(Records from a collection)
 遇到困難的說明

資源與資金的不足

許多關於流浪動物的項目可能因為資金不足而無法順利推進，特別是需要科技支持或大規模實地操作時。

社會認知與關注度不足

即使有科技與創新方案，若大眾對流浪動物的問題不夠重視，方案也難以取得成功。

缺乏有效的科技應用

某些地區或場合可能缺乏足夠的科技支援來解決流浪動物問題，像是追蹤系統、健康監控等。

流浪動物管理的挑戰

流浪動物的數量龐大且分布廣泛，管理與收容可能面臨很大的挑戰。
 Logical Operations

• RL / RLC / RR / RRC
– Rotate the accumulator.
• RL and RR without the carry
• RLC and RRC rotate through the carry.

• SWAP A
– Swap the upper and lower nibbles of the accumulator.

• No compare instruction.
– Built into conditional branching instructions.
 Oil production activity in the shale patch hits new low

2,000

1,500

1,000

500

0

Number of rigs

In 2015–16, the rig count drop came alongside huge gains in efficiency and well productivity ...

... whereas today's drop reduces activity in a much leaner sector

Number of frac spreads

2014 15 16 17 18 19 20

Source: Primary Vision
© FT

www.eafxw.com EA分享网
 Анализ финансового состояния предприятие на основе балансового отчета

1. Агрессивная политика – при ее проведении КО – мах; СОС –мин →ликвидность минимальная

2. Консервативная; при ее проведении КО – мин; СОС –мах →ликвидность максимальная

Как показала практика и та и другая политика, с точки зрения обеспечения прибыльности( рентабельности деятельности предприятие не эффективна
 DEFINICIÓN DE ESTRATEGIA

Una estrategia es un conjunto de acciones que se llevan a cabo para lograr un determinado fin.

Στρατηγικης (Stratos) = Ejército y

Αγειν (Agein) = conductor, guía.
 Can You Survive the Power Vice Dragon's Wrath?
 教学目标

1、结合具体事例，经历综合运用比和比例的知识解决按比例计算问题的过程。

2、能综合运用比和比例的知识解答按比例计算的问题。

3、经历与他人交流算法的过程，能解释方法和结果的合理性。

▶ [PROBLEM TO SOLVE]:
Collect every line above that contains the word "Number".

▶ [RESPONSE AREA]:
Number of rigs
Number of frac spreads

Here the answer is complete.